* [Brief A]:
From the text on meal courses below, list every protein named as part of the second course's revolving rotation.
* [Brief B]:
Transcribe the part of the text on meal courses below that runs from "This second course" up to and including "of the two.".

*** Selected text Section Begins ***

This first course consists of a revolving door of plants: cabbage, asparagus, zucchini, Brussels sprouts, or some other plan carb. Usually topped with cottage cheese. I love me some cottage cheese.

Remaining:

🥩🥩🥩🥩🥩
⚡⚡⚡⚡⚡⚡⚡⚡⚡
⚡⚡⚡⚡⚡⚡⚡⚡⚡

Course 2: Protein punchout and energy.

3 pucks grass-fed beef 🥩🥩🥩⚡⚡⚡
More than enough cheese ⚡⚡⚡
Homemade french fries (cooked in oil) ⚡⚡⚡⚡

This second course consists of a revolving door of proteins: chicken breast, chicken thighs, ground beef, salmon, or eggs. I try to punch out the remainder of my protein needs. Since I have a lot of energetic freedom, I'm not too concerned with the source. Could be lean proteins, chubby proteins, or a mixture of the two.

*** Selected text Section Ends ***
*** Recorded information Section Begins ***

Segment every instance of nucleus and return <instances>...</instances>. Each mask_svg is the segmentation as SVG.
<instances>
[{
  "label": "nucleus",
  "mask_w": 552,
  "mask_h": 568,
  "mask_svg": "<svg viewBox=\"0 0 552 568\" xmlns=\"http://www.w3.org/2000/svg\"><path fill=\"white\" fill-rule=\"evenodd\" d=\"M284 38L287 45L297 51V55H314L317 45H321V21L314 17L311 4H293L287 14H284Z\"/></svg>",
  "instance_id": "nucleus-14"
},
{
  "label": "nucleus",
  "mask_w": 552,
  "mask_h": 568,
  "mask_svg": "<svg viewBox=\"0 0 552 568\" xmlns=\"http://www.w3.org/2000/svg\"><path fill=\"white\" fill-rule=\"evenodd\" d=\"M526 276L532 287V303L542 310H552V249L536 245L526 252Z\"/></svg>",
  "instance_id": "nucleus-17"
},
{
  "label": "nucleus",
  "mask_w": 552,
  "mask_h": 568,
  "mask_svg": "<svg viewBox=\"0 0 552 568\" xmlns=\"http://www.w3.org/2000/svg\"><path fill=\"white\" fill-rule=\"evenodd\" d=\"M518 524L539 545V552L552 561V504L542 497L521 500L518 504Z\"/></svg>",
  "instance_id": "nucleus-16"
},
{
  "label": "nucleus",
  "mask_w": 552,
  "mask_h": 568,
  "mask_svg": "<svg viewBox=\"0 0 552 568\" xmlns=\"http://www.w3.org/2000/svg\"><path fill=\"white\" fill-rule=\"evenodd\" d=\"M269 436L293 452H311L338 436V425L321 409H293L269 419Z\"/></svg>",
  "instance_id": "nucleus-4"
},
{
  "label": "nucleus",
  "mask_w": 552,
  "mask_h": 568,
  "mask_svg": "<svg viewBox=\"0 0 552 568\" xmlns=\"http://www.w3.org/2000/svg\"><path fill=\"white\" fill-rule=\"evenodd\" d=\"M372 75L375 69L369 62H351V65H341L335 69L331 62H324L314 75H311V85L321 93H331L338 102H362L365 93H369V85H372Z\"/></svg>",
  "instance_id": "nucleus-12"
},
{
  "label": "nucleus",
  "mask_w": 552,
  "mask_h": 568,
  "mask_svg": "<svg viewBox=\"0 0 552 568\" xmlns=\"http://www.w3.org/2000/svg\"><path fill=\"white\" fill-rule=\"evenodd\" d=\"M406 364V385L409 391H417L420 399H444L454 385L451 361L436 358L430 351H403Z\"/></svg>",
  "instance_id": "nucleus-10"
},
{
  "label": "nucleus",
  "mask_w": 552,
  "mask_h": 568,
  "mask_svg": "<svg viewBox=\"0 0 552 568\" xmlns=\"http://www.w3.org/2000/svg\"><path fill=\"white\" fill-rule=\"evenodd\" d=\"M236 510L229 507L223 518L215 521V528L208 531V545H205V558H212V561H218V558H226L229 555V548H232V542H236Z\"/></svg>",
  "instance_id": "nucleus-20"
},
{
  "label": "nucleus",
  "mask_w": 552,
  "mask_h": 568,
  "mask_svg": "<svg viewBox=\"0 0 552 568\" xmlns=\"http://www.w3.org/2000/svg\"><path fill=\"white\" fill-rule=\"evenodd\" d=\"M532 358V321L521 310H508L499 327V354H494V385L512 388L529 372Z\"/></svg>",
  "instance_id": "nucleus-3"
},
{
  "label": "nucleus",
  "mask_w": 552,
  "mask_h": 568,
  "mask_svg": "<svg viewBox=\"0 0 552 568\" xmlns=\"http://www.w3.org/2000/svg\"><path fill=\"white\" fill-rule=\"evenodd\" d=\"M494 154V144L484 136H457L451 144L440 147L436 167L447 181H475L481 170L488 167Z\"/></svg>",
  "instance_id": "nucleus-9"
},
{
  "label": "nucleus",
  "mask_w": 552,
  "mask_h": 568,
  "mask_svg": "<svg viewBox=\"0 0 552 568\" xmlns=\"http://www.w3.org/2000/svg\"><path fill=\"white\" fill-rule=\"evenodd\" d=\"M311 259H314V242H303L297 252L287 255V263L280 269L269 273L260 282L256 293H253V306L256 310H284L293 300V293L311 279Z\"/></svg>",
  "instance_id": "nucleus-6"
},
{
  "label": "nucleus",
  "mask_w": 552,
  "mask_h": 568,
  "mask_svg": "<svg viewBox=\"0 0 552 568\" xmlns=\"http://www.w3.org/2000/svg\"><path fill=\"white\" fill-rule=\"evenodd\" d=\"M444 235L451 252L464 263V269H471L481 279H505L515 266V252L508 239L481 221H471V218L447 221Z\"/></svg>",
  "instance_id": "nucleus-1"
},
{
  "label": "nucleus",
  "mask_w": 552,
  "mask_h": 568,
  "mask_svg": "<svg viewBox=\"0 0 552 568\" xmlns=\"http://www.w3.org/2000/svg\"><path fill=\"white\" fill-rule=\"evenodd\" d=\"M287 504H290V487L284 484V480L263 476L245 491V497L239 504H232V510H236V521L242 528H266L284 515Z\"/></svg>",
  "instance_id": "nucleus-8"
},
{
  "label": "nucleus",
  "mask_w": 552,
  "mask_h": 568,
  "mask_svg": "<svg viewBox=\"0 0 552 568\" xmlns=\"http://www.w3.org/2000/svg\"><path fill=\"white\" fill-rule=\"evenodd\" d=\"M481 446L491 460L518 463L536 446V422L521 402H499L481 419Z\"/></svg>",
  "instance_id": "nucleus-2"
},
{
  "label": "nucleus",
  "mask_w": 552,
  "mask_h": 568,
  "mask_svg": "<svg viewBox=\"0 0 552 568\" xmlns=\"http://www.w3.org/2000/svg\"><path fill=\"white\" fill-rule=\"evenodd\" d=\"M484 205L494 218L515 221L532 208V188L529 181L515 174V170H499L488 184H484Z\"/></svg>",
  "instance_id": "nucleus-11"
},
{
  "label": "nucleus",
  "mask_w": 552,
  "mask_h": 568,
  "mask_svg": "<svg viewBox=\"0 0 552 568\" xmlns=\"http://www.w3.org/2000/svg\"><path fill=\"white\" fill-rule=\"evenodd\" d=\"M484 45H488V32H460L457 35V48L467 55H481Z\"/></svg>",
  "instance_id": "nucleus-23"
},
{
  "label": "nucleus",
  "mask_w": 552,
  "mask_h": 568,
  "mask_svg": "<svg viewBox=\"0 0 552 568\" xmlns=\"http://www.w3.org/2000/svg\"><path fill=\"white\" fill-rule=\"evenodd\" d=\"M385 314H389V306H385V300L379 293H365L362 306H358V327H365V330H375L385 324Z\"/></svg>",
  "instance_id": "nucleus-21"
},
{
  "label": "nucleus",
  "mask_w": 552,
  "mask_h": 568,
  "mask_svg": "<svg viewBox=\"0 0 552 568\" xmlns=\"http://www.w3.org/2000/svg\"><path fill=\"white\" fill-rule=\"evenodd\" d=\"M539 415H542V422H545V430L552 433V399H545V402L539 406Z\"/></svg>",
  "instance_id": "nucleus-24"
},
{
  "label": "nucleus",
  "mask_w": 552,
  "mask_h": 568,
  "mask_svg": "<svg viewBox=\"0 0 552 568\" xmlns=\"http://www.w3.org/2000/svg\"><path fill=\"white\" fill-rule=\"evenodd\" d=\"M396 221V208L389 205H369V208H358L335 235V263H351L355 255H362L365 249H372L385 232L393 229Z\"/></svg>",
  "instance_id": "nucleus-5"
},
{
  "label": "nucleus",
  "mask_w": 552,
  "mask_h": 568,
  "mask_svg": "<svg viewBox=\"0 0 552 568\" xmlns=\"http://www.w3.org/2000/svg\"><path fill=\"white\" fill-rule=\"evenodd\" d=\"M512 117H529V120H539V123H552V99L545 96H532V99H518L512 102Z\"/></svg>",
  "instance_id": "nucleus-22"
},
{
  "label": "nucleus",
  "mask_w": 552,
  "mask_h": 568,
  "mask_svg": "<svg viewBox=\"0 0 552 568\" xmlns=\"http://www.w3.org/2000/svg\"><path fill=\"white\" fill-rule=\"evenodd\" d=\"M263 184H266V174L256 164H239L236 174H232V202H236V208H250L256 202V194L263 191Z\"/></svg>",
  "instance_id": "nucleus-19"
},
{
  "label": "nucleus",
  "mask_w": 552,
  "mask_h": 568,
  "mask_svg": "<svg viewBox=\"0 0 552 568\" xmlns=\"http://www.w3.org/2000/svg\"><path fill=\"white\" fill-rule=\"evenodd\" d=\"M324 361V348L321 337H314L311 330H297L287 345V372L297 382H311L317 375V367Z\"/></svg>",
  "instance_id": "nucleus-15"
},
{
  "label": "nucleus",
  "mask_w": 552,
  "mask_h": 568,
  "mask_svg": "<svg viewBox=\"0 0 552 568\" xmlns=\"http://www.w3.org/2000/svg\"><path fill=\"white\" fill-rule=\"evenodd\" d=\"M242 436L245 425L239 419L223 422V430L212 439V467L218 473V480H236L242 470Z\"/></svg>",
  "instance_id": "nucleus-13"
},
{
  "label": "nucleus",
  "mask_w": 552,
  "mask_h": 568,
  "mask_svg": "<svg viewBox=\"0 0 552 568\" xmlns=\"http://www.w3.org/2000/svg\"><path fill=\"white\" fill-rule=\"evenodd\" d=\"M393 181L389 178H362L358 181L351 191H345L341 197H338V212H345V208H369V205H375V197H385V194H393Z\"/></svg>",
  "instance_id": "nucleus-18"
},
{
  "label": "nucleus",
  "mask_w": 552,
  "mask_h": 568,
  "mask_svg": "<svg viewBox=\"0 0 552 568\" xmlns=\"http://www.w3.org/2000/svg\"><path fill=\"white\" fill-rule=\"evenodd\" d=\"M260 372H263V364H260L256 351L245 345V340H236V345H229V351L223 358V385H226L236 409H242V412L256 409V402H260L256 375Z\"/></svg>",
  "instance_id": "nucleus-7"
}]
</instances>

*** Recorded information Section Ends ***

* [Reply A]:
chicken breast, chicken thighs, ground beef, salmon, eggs

* [Reply B]:
This second course consists of a revolving door of proteins: chicken breast, chicken thighs, ground beef, salmon, or eggs. I try to punch out the remainder of my protein needs. Since I have a lot of energetic freedom, I'm not too concerned with the source. Could be lean proteins, chubby proteins, or a mixture of the two.